Because, you know, there’s nothing worse than being in a car wreck with dirty underwear. Actually, some of the wrecks I’ve had have nearly caused me to wet myself anyway. But stinky drawers are a bad thing whether you’re in a car wreck or not, so I’m on the clean underwear every day train now.

“No dessert until you’ve finished enough of your dinner.”

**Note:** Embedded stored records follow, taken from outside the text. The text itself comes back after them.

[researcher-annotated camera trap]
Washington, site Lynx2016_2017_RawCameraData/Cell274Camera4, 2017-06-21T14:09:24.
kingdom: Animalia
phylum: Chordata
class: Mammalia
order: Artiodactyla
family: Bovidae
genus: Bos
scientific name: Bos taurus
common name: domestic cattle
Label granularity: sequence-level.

I remember when my mom would give me an amount of bites I had to take before I could have dessert. I’d put a miniscule amount of food on my fork and hope to get away with that counting as a bite. It never worked. I vowed when I grew up that I’d eat cake for breakfast if I wanted to, or have my dessert before dinner. And I did, many times. But I’ve learned as I grow older that eating the right foods really does make me feel better, look better, and be generally happier. Now, I hardly ever bother with dessert at all, even when I’m at my mom’s. My willpower is awesome, she says.

Now, Home Eccers, it’s your turn: tell me what rules your mom had that you broke shamelessly as an adult. And was your mom right, or are you right?